グラフや資料を指し示しながら分析を行うビジネスシーンのイメージ画像。 決算書をもとに企業の経営状態や業績を読み解く場面を表現している。

先述したとおり、決算書を確認することで企業の経営状態を確認できます。では、具体的にどのようなことが決算書から読み取れるのでしょうか。主なポイントを見ていきましょう。

収益性

収益性とは、その企業が「儲ける力」のことを指します。
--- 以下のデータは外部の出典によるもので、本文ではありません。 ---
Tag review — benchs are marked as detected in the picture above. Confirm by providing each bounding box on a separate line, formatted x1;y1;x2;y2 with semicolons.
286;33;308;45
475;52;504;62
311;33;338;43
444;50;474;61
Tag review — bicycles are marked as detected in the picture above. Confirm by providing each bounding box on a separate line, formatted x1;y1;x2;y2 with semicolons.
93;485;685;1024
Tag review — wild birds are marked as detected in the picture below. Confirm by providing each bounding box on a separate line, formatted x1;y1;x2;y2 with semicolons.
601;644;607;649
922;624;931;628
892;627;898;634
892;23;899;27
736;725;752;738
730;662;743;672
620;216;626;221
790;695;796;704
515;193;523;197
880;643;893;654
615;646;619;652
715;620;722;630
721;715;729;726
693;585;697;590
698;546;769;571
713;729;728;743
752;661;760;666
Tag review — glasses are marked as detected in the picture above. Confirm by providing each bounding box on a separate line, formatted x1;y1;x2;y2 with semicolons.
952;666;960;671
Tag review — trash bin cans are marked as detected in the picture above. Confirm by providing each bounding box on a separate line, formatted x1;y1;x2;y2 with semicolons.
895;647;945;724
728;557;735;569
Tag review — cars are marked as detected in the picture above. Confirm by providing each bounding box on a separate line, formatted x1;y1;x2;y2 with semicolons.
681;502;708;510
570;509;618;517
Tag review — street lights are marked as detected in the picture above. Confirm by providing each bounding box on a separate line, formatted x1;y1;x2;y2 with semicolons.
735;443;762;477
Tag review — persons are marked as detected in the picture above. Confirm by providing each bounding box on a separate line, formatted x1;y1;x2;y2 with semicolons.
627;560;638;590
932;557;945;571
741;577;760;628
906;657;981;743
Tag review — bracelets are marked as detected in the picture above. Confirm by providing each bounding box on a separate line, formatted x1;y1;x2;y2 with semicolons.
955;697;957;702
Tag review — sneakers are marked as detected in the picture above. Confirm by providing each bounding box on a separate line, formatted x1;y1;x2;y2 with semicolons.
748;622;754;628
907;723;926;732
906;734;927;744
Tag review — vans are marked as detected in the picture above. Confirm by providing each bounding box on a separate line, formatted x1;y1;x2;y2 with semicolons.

収益性を分析する際に用いられるのは、次に挙げる4つの指標です。

指標 概要 計算式
売上総利益率 売上高に対する売上総利益(粗利)の割合 (売上総利益 / 売上高)×100
売上高経常利益率 売上高に対する経常利益の割合 (経常利益 / 売上高)×100
売上高営業利益率 売上高に対する営業利益の割合 (営業利益 / 売上高)×100
自己資本利益率(ROE) 当期純利益が自己資本に占める割合 (当期純利益 ÷ 自己資本)×100

安全性

指標 概要 計算式
流動比率 流動負債に対する流動資産の割合 (流動資産 / 流動負債)×100
自己資本比率 純資産が総資本に占める割合 (自己資本 / 総資本)×100
営業活動によるキャッシュフロー 営業活動に伴う現金の収支 ※キャッシュフロー計算書を参照

安全性とは、企業が継続的・安定的に運営できる度合いを示す指標のことです。安全性を分析する際には、次の3つの指標が用いられます。

効率性

指標 概要 計算式
総資本回転率 総資本に対する売上高の割合 売上高 / 総資本
固定資産回転率 固定資産に対する売上高の割合 売上高 / 固定資産
棚卸資産回転率 棚卸資産に対する売上高の割合 売上高 / 棚卸資産

効率性とは、企業が資本をどれだけ有効活用できているかを示す指標のことです。効率性の分析には、次の3つの指標が用いられます。

覚えておきたい4つの財務指標

矢印とパーセント記号を描いた木製ブロックのイメージ。 財務指標の上昇・下降や比率の変化など、経営分析における数値の動きを象徴している。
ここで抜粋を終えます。